Overall, then, our critique of the transaction tax holidays nationwide (and certainly their extension in England, Northern Ireland and Wales in March 2021) is less that they have been the dominant force pushing up house prices over the past year, and more that they have not been required given other drivers of activity in the market. But there are some real costs attached to the decision. In particular, the Office for Budget Responsibility estimates that the stamp duty holiday in England and Northern Ireland alone will see the Government forego around £4.7 billion of tax revenues in 2020/21 and 2021/22 – much needed cash as we come out of the Covid-19 crisis. Finally, at a more human level, the house price surge of the past year has left many aspirant first-time buyers ever-further away from realising their home ownership ambitions, and contributed to widening absolute differences in wealth.
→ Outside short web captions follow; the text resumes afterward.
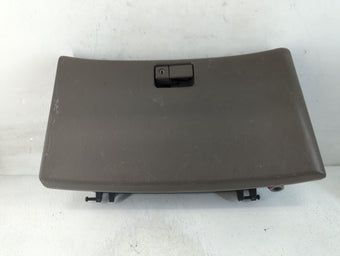 compare product 2000 Lexus Rx300 Passenger Glove Box Door Storage Compartment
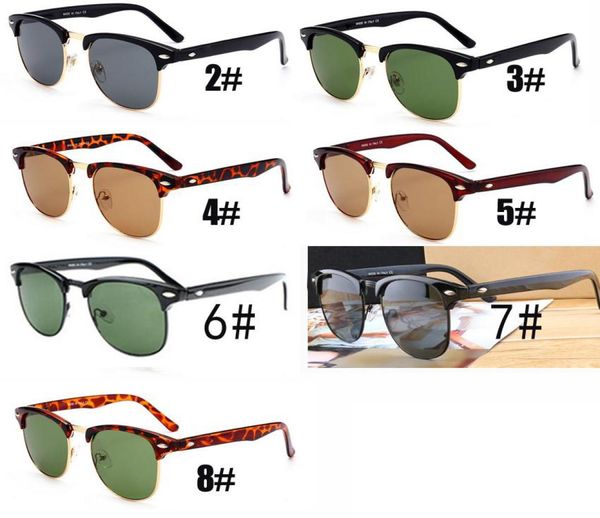 summer men metal sunglasses glass lenses driving glass cycling glasses women bicycle glass driving sun glasses fashion 7colors fre7793303, White;black
summer men metal sunglasses glass lenses driving glass cycling glasses women bicycle glass driving sun glasses fashion 7colors fre7793303, White;black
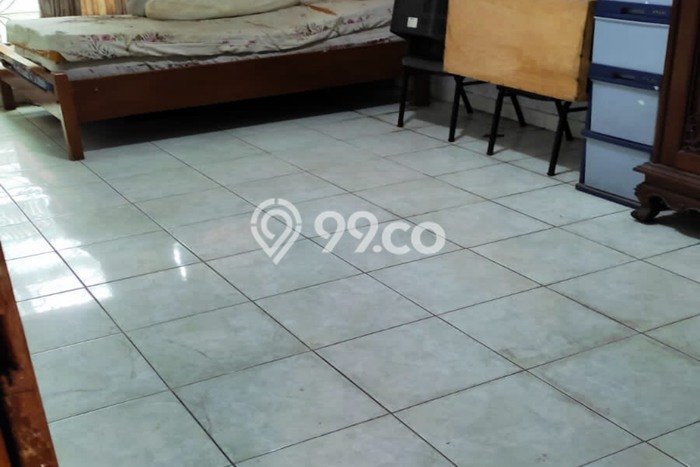 Ready to Use! Premium House LT 420m2 Desain Modern di Rawamangun Ready to Use! Premium House LT 420m2 Desain Modern di Rawamangun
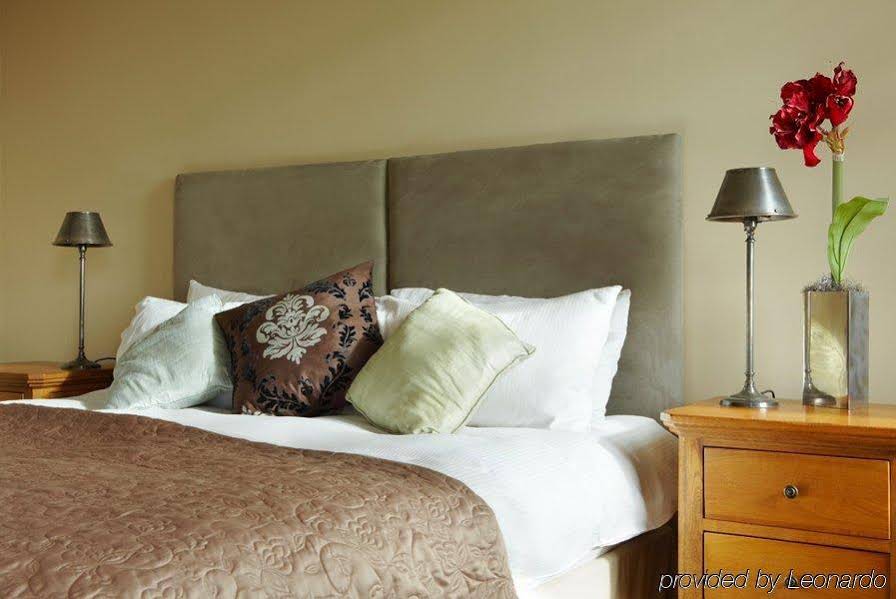 Harbour Hotel Chichester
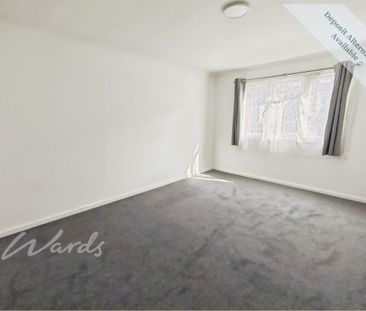 3 bedroom chalet to rent - Photo 4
[i] The ONS does caution that there may be more revisions to the June house price figures than ‘normal’ given the very high level of transactions in that month and the challenge of processing the data at speed. See: ONS, UK house price index: June 2021, ONS, August 2021 for further details.
[ii] Residential property transactions over certain price thresholds in England and Northern Ireland are subject to Stamp Duty Land Tax (SDLT); in Scotland, to Land and Building Transactions Tax (LBTT); and in Wales, to Land Transaction Tax (LTT). For ease, we refer to all three collectively as ‘transaction taxes’ throughout. In England and Northern Ireland, the nil-rate threshold for SDLT was extended from £125,000 to £500,000 on 8 July 2020, reduced to £250,000 on 1 June 2021, and will return to £125,000 on 1 October 2021. In Scotland, the LBBT nil-rate threshold was increased from £145,000 to £250,000 on 15 July 2020, with the holiday ending on 31 March 2021. Finally, in Wales, the LTT nil-rate threshold was increased from £180,000 to £250,000 on 27 July 2020, and returned to the original threshold on 1 July 2021. (Different rates prevail for first-time buyers in all nations except Wales.).
[iii] In July 2020, the average home was priced at a point which was already below the transaction tax threshold in 50 out of the 76 local authorities in transaction tax saving quintile 1. In contrast, the average saving across all local authorities in transaction tax saving quintile 5 was £10,974.